RECORDS PROVIDED:
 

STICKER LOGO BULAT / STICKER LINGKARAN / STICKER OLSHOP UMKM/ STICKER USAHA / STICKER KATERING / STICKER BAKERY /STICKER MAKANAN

==

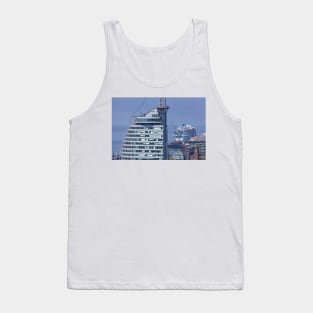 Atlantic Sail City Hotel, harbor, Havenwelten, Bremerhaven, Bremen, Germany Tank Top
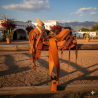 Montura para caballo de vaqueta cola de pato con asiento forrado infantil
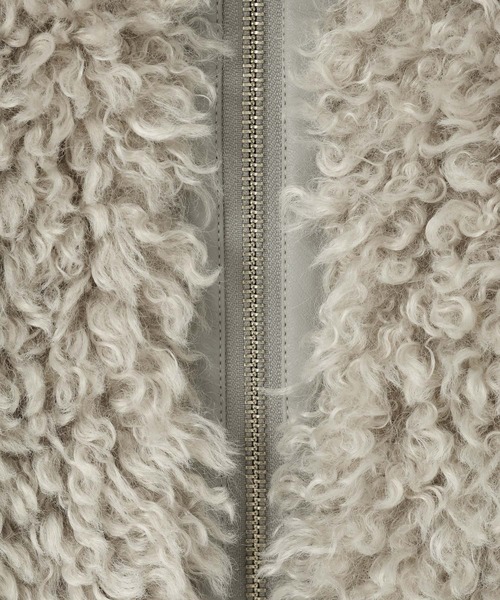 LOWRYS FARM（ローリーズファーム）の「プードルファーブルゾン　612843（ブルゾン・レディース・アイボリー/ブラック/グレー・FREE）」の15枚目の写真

WHAT YOU NEED TO DO: Restate word for word the lines of the data above that begin at the line with "Atlantic Sail City" and end at the line with "LOWRYS FARM（ロー", keeping both ends and dropping every picture.

OUTPUT FOR THIS EXERCISE:
 Atlantic Sail City Hotel, harbor, Havenwelten, Bremerhaven, Bremen, Germany Tank Top
 Montura para caballo de vaqueta cola de pato con asiento forrado infantil
 LOWRYS FARM（ローリーズファーム）の「プードルファーブルゾン　612843（ブルゾン・レディース・アイボリー/ブラック/グレー・FREE）」の15枚目の写真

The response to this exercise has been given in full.